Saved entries
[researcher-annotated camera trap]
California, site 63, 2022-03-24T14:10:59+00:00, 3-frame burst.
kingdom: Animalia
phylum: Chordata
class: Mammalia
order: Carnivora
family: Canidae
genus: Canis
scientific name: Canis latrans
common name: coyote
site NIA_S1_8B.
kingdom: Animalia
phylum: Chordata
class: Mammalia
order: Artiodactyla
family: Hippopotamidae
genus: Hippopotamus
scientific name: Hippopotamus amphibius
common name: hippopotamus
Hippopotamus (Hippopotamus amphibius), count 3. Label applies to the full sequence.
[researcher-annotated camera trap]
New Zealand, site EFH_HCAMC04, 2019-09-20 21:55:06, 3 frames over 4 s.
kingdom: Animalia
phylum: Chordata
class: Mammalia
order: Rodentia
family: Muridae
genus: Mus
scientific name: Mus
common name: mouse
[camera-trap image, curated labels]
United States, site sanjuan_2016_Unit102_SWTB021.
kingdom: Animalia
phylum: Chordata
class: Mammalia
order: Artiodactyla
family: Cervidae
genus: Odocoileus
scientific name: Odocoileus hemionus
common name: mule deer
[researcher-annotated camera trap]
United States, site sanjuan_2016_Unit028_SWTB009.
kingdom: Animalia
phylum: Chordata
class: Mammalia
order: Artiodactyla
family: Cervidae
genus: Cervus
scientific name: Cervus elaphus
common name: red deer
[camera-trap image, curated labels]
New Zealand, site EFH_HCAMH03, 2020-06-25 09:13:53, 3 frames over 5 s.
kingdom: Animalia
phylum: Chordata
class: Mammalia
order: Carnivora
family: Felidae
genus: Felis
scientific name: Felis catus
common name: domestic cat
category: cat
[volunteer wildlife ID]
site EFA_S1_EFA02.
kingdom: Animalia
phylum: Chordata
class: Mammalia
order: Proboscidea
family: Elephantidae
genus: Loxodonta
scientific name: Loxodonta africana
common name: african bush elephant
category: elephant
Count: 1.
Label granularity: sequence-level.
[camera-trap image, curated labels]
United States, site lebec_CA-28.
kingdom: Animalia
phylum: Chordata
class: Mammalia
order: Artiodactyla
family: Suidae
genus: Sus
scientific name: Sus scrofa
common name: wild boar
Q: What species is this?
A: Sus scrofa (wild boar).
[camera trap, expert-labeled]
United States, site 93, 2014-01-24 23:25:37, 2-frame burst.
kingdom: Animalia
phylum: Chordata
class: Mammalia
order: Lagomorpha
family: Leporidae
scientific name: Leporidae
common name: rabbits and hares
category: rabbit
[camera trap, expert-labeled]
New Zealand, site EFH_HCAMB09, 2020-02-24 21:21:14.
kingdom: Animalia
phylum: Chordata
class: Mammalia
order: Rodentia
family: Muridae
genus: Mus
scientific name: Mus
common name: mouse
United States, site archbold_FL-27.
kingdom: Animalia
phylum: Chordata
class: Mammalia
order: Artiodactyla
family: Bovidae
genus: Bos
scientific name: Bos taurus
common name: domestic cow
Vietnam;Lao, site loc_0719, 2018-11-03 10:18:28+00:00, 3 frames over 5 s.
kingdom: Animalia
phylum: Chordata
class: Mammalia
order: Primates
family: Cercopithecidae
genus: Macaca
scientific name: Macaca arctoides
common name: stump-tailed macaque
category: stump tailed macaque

#### [TASK BRIEF]
Only the lines from the one containing "New Zealand, site EFH_HCAMB09, 2020-02-24" through the last line above belong in your answer. Retype them exactly.

#### [WRITTEN SOLUTION]
New Zealand, site EFH_HCAMB09, 2020-02-24 21:21:14.
kingdom: Animalia
phylum: Chordata
class: Mammalia
order: Rodentia
family: Muridae
genus: Mus
scientific name: Mus
common name: mouse
United States, site archbold_FL-27.
kingdom: Animalia
phylum: Chordata
class: Mammalia
order: Artiodactyla
family: Bovidae
genus: Bos
scientific name: Bos taurus
common name: domestic cow
Vietnam;Lao, site loc_0719, 2018-11-03 10:18:28+00:00, 3 frames over 5 s.
kingdom: Animalia
phylum: Chordata
class: Mammalia
order: Primates
family: Cercopithecidae
genus: Macaca
scientific name: Macaca arctoides
common name: stump-tailed macaque
category: stump tailed macaque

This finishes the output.